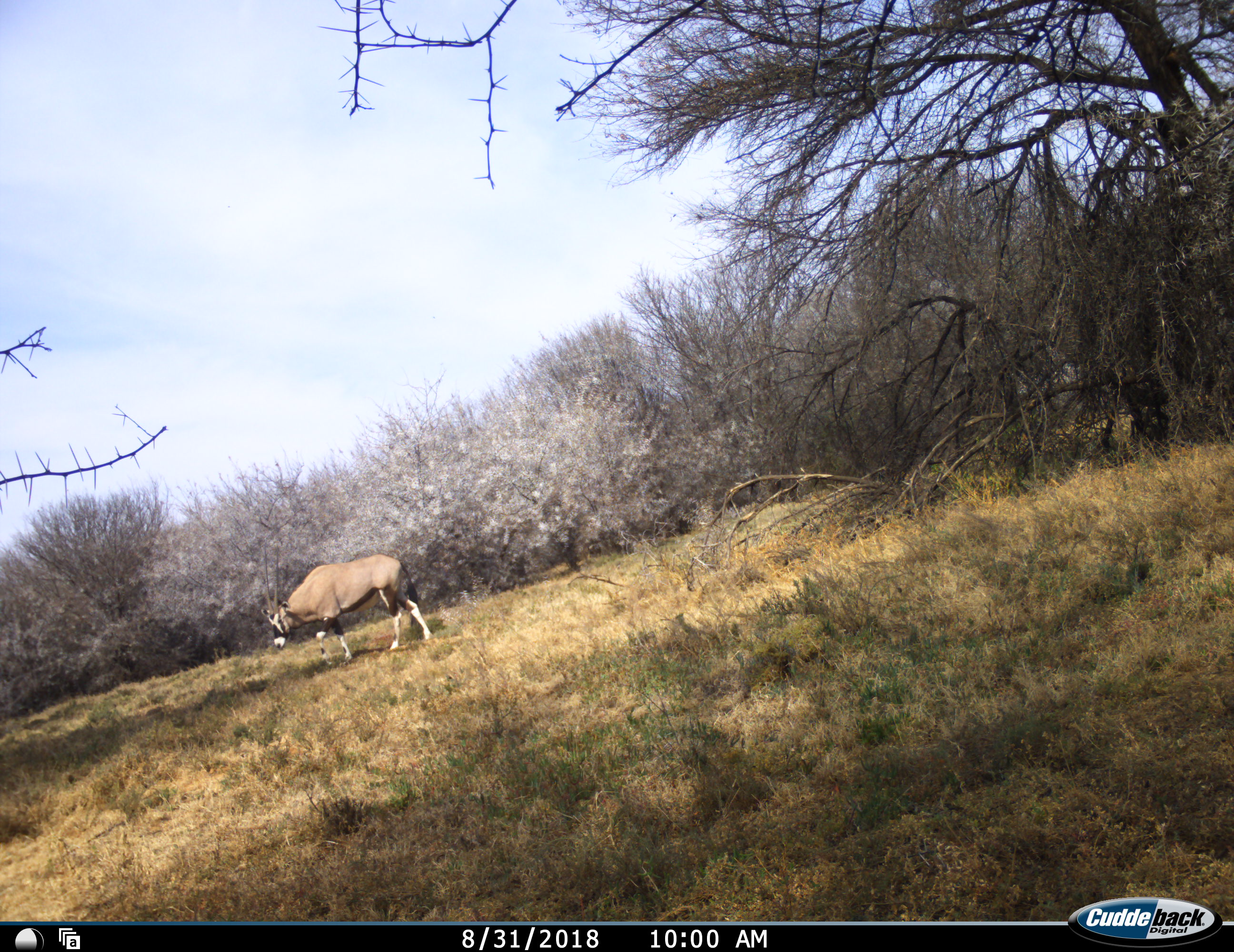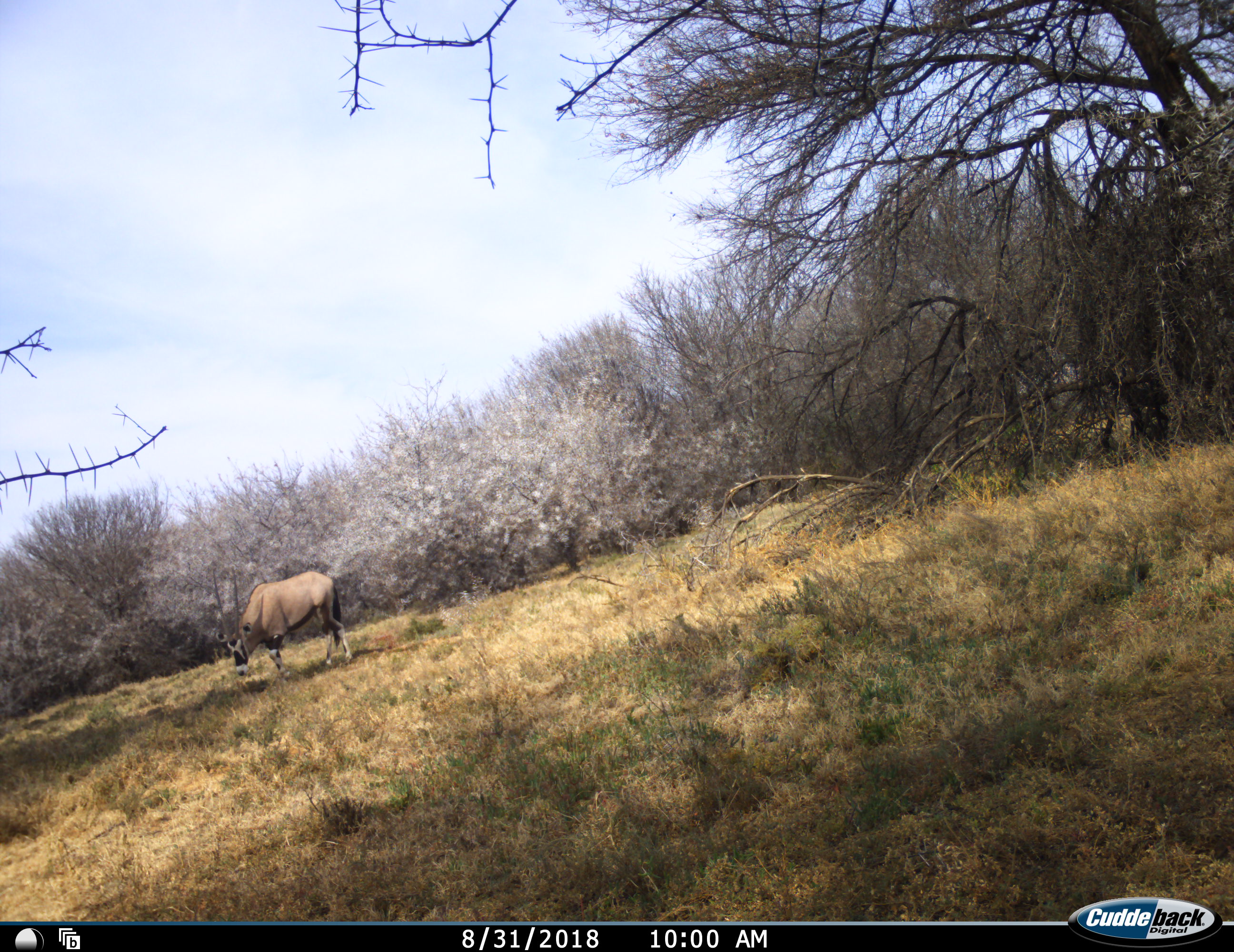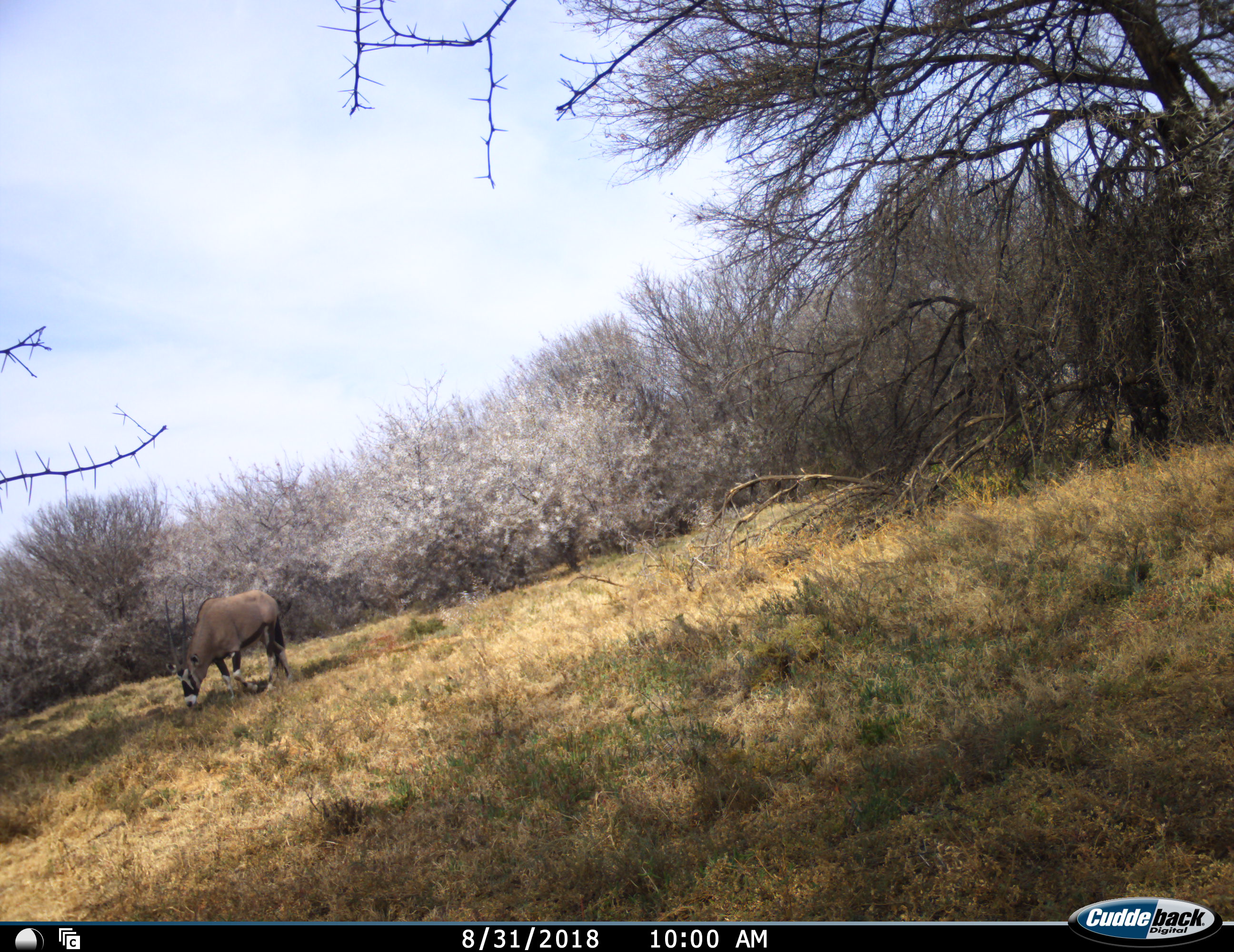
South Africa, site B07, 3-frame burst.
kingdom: Animalia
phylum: Chordata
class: Mammalia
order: Artiodactyla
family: Bovidae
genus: Oryx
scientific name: Oryx gazella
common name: gemsbok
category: gemsbokoryx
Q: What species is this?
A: Gemsbokoryx (gemsbok) (Oryx gazella).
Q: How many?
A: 1.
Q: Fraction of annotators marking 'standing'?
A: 0%.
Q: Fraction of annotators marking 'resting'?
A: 0%.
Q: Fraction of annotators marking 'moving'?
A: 78%.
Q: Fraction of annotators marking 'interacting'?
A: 0%.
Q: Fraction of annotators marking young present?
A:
________________________
What the task asks: Write the lines out again exactly, beginning at the line that contains "common name: gemsbok" and stopping only at the final line of the listing above.

Task answer:
common name: gemsbok
category: gemsbokoryx
Q: What species is this?
A: Gemsbokoryx (gemsbok) (Oryx gazella).
Q: How many?
A: 1.
Q: Fraction of annotators marking 'standing'?
A: 0%.
Q: Fraction of annotators marking 'resting'?
A: 0%.
Q: Fraction of annotators marking 'moving'?
A: 78%.
Q: Fraction of annotators marking 'interacting'?
A: 0%.
Q: Fraction of annotators marking young present?
A:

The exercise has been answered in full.